According to the ANZ-Property Council survey for the March quarter, firms are “considerably” more optimistic around the outlook for the property sector this year.
Confidence reached a two-year high with 31 per cent of respondents expecting conditions in the property market to improve over the next 12 months.
Commenting on the results, ANZ highlighted that the outlook is quite mixed across the states; NSW leads the way while Western Australia is still being impacted by the negative effects of declining mining investment.
Respondents in Queensland reported a more positive state economic outlook as well as general rising capital values over the next year.
Further, ANZ said that most of the improved outlook for the property market came from the residential segment.
“Stronger price growth expectations are largely in line with recent results in the housing market,” the bank said. “House prices have returned to double-digit annual growth rates across Sydney and Melbourne… coupled with the returning presence of investors, it appears that demand for housing is reasonably steady at an elevated level.”

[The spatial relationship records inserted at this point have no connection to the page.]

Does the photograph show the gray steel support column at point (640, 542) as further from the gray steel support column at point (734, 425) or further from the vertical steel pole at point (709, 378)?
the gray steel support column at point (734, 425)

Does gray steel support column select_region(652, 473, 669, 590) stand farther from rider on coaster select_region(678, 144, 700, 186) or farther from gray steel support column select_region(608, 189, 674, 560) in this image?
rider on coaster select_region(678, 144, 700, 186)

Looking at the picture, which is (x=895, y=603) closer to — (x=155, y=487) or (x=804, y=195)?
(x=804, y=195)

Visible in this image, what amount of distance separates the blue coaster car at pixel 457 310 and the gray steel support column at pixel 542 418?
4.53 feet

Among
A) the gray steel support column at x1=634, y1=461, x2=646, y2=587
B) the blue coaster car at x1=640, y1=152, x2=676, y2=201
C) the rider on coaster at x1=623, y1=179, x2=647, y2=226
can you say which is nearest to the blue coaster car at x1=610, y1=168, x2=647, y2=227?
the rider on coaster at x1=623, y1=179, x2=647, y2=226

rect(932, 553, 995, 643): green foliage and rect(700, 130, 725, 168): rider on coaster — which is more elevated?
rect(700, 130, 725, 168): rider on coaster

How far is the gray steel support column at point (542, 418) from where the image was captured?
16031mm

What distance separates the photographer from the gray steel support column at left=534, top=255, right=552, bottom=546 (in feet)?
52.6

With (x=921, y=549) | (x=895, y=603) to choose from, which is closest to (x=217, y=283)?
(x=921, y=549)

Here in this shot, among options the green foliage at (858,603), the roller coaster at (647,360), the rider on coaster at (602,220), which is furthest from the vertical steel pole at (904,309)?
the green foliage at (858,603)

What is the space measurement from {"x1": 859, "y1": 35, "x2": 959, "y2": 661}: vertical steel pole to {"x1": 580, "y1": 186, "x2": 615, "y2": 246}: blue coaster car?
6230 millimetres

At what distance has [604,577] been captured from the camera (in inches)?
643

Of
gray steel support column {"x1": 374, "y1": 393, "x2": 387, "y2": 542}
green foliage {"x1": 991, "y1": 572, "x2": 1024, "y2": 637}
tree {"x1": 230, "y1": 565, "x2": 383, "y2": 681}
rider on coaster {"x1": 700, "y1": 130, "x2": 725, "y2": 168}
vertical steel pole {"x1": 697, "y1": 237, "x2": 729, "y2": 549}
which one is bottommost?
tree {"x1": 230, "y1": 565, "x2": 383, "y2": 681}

ANZ chief economist Richard Yetsenga commented: “Our solid outlook for the Australian economy in 2017 is broadly consistent with the strong tone to this quarter’s survey. Sentiment in NSW', Victoria’s and the ACT’s property markets sits around record levels, in line with the transition away from mining-led growth.”
NSW property industry leads the nation
Property Council NSW executive director Jane Fitzgerald emphasised that NSW had a strong 2016 and the next 12 months are looking positive for the state, with high expectations for growth, investment and hiring.

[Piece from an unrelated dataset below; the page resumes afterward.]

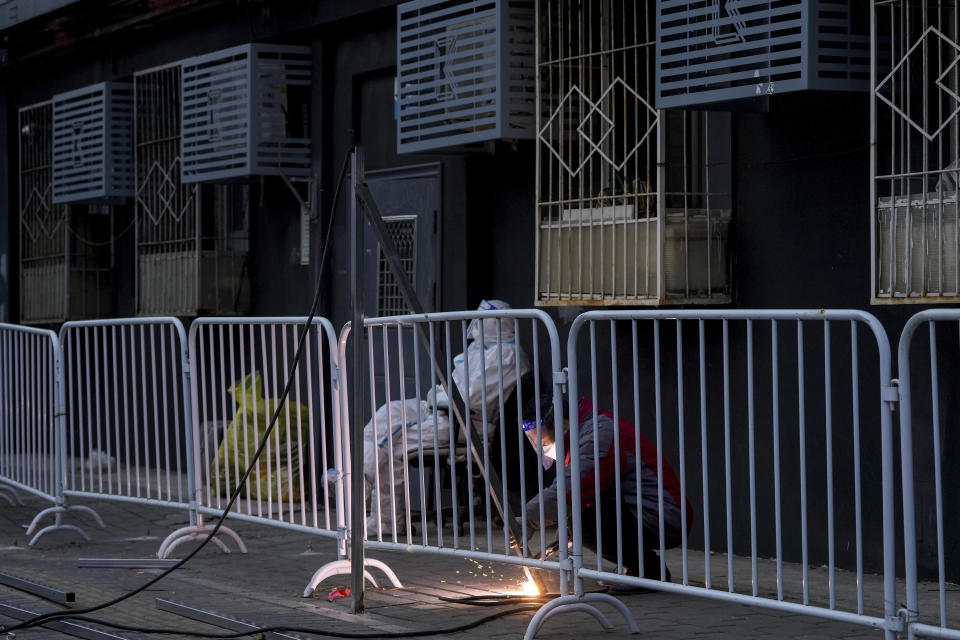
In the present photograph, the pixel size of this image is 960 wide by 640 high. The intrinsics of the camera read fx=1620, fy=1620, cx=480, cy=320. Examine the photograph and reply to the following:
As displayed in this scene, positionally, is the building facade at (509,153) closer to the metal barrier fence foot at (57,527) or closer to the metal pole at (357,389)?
the metal pole at (357,389)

“NSW industry confidence leads the nation at 149 index points, up from 142 last quarter and is at six-year highs,” Ms Fitzgerald pointed out.
However, Ms Fitzgerald said that more needs to be done to strengthen the housing supply pipeline in NSW, particularly in regards to stamp duty.

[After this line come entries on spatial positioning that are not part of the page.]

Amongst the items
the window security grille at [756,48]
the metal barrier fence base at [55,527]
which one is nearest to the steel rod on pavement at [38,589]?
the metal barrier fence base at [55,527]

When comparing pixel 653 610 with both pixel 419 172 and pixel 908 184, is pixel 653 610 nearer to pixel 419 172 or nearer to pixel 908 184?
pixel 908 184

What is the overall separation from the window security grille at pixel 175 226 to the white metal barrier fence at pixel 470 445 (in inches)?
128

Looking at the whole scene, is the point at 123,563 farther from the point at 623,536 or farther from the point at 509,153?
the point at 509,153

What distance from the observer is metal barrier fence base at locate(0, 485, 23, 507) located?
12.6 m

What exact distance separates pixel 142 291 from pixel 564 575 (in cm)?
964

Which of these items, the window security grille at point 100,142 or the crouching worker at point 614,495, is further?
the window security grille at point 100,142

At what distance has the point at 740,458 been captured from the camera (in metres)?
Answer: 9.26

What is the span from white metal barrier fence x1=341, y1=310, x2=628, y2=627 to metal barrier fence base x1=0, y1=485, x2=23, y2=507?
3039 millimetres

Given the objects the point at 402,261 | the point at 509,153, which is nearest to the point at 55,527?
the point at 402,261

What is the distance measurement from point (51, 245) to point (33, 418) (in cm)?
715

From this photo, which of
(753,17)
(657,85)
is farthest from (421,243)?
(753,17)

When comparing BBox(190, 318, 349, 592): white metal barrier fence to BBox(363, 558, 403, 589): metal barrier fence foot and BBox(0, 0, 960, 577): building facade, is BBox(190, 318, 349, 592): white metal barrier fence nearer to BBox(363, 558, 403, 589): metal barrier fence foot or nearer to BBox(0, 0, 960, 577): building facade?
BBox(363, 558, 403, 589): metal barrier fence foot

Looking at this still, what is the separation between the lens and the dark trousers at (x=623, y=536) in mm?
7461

“We must cut stamp duty for families trying to get a foot in the property market, scrap the foreign investment tax and continue steps towards streamlining the planning system so that we can continue to build the NSW of the future,” she said.
“The budget is in surplus and there is a record spend in infrastructure – now is the time to ease the tax burden on home buyers and strengthen housing supply. We must not rest on our laurels – there is much more that can be done.”